**MATERIAL:**
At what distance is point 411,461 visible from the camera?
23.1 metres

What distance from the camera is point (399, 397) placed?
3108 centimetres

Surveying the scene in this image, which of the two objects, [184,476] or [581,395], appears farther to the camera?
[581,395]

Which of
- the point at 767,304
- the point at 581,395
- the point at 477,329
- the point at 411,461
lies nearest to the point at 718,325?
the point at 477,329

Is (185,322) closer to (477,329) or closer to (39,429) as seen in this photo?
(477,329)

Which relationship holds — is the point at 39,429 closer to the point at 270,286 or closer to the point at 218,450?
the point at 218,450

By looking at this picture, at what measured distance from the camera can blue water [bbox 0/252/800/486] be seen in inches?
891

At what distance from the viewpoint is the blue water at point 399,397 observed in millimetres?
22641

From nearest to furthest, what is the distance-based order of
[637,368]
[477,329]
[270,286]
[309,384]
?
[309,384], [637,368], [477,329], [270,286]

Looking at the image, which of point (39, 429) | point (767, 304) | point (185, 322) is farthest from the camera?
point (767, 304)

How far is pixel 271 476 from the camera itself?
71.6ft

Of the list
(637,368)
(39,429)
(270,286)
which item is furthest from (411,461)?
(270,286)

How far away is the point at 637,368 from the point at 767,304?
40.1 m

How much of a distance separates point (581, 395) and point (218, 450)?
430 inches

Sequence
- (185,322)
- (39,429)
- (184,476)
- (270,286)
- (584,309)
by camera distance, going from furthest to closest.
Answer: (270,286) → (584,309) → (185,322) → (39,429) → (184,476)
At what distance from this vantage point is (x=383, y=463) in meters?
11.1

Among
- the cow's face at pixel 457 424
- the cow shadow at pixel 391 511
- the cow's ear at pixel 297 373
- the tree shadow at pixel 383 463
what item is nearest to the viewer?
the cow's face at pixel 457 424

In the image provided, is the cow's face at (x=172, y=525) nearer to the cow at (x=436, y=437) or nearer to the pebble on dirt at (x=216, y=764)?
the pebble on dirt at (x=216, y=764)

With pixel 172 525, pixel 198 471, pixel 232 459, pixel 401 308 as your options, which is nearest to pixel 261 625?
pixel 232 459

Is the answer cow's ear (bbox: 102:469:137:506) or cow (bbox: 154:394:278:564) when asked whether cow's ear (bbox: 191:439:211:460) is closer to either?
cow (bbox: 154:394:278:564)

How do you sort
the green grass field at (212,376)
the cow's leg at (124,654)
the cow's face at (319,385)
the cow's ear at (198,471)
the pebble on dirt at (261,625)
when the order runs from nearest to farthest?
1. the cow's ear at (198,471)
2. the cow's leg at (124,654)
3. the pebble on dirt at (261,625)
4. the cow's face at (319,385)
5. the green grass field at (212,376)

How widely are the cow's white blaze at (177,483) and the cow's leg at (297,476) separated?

**DESCRIPTION OF THE TASK:**
Reproduce every line of the material above, word for word and in the same order.

**FINISHED TASK:**
At what distance is point 411,461 visible from the camera?
23.1 metres

What distance from the camera is point (399, 397) placed?
3108 centimetres

Surveying the scene in this image, which of the two objects, [184,476] or [581,395], appears farther to the camera?
[581,395]

Which of
- the point at 767,304
- the point at 581,395
- the point at 477,329
- the point at 411,461
lies nearest to the point at 718,325?
the point at 477,329

Is (185,322) closer to (477,329) or closer to (39,429) as seen in this photo?
(477,329)

Which relationship holds — is the point at 39,429 closer to the point at 270,286 or closer to the point at 218,450?
the point at 218,450

By looking at this picture, at what measured distance from the camera can blue water [bbox 0/252/800/486] be seen in inches?
891

At what distance from the viewpoint is the blue water at point 399,397 observed in millimetres?
22641

From nearest to furthest, what is the distance-based order of
[637,368]
[477,329]
[270,286]
[309,384]
?
[309,384], [637,368], [477,329], [270,286]

Looking at the image, which of point (39, 429) | point (767, 304) | point (185, 322) is farthest from the camera?
point (767, 304)

How far is pixel 271 476 from the camera itself?
71.6ft

Of the list
(637,368)
(39,429)
(270,286)
which item is furthest from (411,461)?
(270,286)

How far away is the point at 637,368 from the point at 767,304?
40.1 m

How much of a distance separates point (581, 395) and point (218, 450)?
430 inches

Sequence
- (185,322)
- (39,429)
- (184,476)
- (270,286)
- (584,309)
by camera distance, going from furthest to closest.
Answer: (270,286) → (584,309) → (185,322) → (39,429) → (184,476)
At what distance from this vantage point is (x=383, y=463) in meters?
11.1

Among
- the cow's face at pixel 457 424
- the cow shadow at pixel 391 511
- the cow's ear at pixel 297 373
- the tree shadow at pixel 383 463
what item is nearest to the viewer?
the cow's face at pixel 457 424

In the image provided, is the cow's face at (x=172, y=525) nearer to the cow at (x=436, y=437) or nearer to the pebble on dirt at (x=216, y=764)?
the pebble on dirt at (x=216, y=764)

With pixel 172 525, pixel 198 471, pixel 232 459, pixel 401 308 as your options, which is nearest to pixel 261 625?
pixel 232 459

Is the answer cow's ear (bbox: 102:469:137:506) or cow (bbox: 154:394:278:564) when asked whether cow's ear (bbox: 191:439:211:460) is closer to either?
cow (bbox: 154:394:278:564)

How do you sort
the green grass field at (212,376)
the cow's leg at (124,654)
the cow's face at (319,385)
the cow's ear at (198,471)
the pebble on dirt at (261,625)
when the order runs from nearest to farthest?
1. the cow's ear at (198,471)
2. the cow's leg at (124,654)
3. the pebble on dirt at (261,625)
4. the cow's face at (319,385)
5. the green grass field at (212,376)

How widely are the cow's white blaze at (177,483) and the cow's leg at (297,476) separated?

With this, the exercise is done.